Wednesday, June 23, 2010
Hyde Park Mystery
This week is my second annual mystery week, in which I have arranged the classroom as a sort of choose-your-own-adventure murder mystery. Each pair of students make a Holmes-and-Watsonesque duo called Mycroft Pound and Dr. Browning.
While it's true there's no way to make them converse in English in this activity, they must at least read for understanding and process some reasonably complex information. They begin by reading a few paragraphs on a worksheet, and I ask each team a few questions before they can enter the classroom and begin sleuthing. They record the number of each station they visit on their worksheet--which makes it easy for me to know if they followed a correct sequence.
It is possible to get off track about three different ways, but hopefully the vast majority will solve the crime. If you lose the scent completely, you are directed to card #18, where you start again.

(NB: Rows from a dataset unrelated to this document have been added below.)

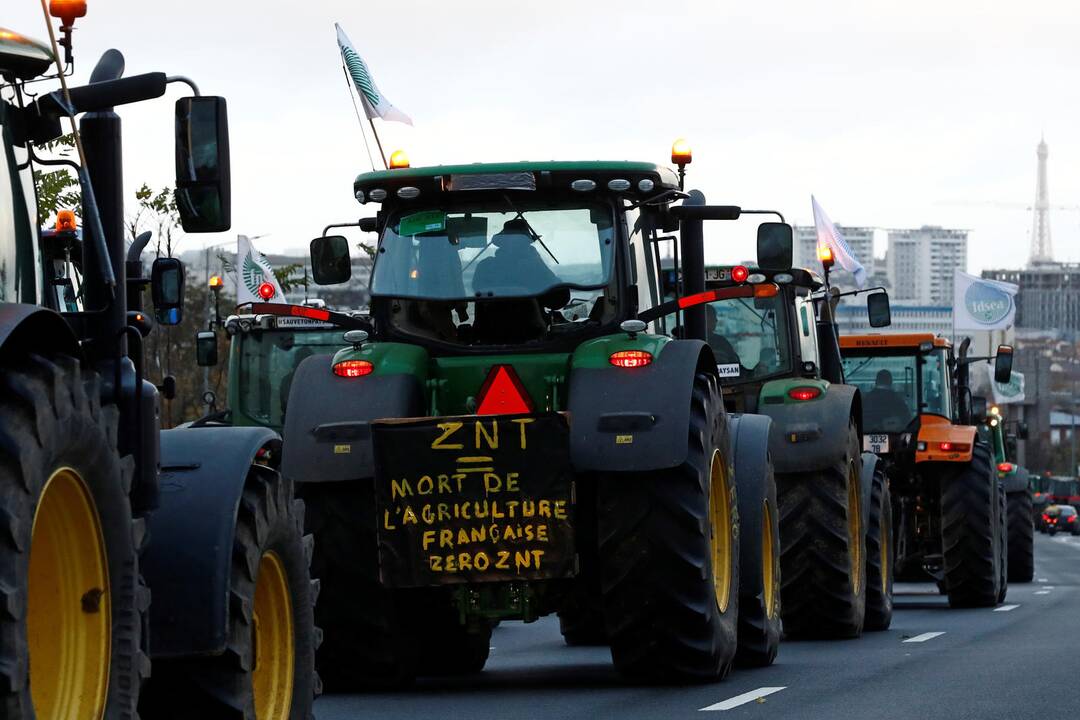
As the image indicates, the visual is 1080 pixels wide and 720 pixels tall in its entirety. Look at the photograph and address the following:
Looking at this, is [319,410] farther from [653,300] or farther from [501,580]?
[653,300]

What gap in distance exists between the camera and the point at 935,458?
2128 cm

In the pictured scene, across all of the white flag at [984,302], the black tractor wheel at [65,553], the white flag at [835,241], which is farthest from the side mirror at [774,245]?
the white flag at [984,302]

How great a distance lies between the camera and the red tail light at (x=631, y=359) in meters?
11.1

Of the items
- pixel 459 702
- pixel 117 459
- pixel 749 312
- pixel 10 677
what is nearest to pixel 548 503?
pixel 459 702

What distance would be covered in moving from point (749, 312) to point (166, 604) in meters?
11.2

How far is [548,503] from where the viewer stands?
10852 millimetres

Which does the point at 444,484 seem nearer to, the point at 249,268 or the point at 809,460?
the point at 809,460

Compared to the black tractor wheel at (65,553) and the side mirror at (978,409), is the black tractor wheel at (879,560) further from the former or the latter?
the black tractor wheel at (65,553)

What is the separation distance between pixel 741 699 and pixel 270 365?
11.2 m

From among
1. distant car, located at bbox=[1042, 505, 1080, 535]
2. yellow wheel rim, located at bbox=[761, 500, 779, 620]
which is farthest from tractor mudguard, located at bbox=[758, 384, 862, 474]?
distant car, located at bbox=[1042, 505, 1080, 535]

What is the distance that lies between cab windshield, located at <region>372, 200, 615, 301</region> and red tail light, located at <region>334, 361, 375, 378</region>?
1.63 ft

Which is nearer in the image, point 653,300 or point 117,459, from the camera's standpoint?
point 117,459

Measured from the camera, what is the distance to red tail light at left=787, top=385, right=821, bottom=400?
1620 cm

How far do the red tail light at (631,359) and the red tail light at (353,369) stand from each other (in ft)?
4.09
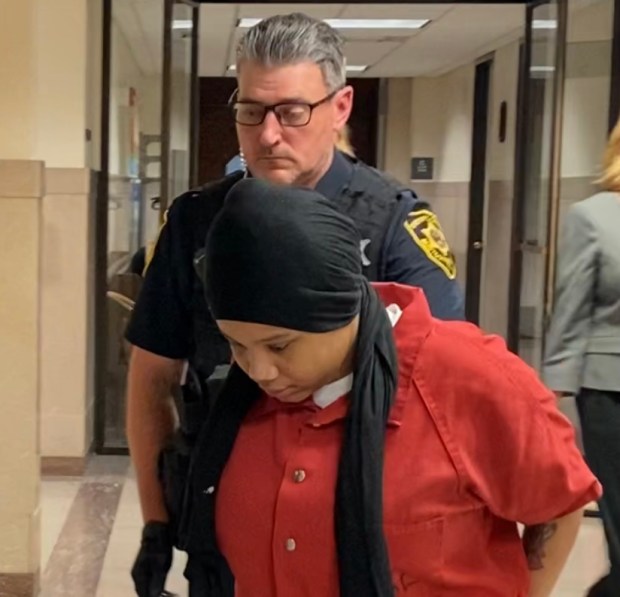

This is the same activity I wrote about here, although I obviously had to create a new mystery since the second graders did it last year. There was a little vocabulary I needed to cover, so I took a few minutes of the previous class to prep them--words like blackmail and blotter paper and charwoman.
It's kind of a pain to set up, it took about three hours of my Friday afternoon, and lots of advance planning. But I like the challenge, and the students seem to like the challenge it presents to them--even the ones who don't totally solve the mystery think it's funny, which is Konglish for fun.